As a conclusion, this study provides first data on temporal dynamics of macrobenthos in the Arctic deep sea. Only a two-point dataset on HAUSGARTEN macrobenthos is available which allows only a first glimpse into temporal variability. Another limitation in the interpretation of results from macrofauna studies at HAUSGARTEN is the lack of background data for more than half of the stations. Previously Vedenin et al. (2016) showed correlation in certain species abundance with latitude (and, possibly, with the food availability). However, in our case, environmental data are only available for stations HGIV and S1, i.e. for 5 out of 13 samples (Klages et al. 2004; Soltwedel 2013), which impedes correlating the macrofaunal variations with the environmental parameters over the different spatial scales (~ 2 km and ~ 25 km) investigated.

Conclusions

Investigations on temporal dynamics in benthic communities generally focus on changes in main community characteristics and/or the changes in certain taxa. In this study, we focused on the complete species lists which allowed us tracing changes in density of certain species between two sampling events in 2003 and 2012. Over the nine-year period no variability in total density, biomass and diversity were found. However, while significant differences in abundance were detected for several common species (e.g. the bivalves Mendicula ockelmanni and polychaetes Chaetozone cf. jubata), other macrofaunal taxa (e.g. Bivalvia and Polychaeta) showed no such differences. Besides these discrepancies, at least two species (Pseudosetia cf. griegi and Eugerda arctica) were unique for 2003 samples and two species (Jasmineira schaudinni and Spiochaetopterus typicus) were exclusive for the 2012 samples. We interpret both density changes and presence/absence of certain species as temporal changes in the community structure.

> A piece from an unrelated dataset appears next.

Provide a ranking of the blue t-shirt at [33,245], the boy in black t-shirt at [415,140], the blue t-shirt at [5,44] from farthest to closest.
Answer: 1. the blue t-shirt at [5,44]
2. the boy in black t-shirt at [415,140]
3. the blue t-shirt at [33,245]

The comparison of the complete species lists from stations using cluster analysis and multidimensional scaling revealed significant temporal variations at the scale of ~ 2 km (i.e. in the station pairs S1–S1-a and, separately, HGI–HGIV-a). However, the differences in time did not exceed the variability in the scale of ~ 25 km, i.e. the distance between the northern and the southern station pairs.

Our study confirmed the importance of a reliable identification of species. A careful re-identification of every single specimen from previous samplings is needed before comparing the whole species lists from different sampling events. In this study, only two datasets were compared which allowed a first brief look into the long-term temporal variability of macrofauna. Continued sampling at HAUSGARTEN and simultaneously collected environmental data will allow assessing the long-term dynamics of macrobenthos and the driving factors for changes.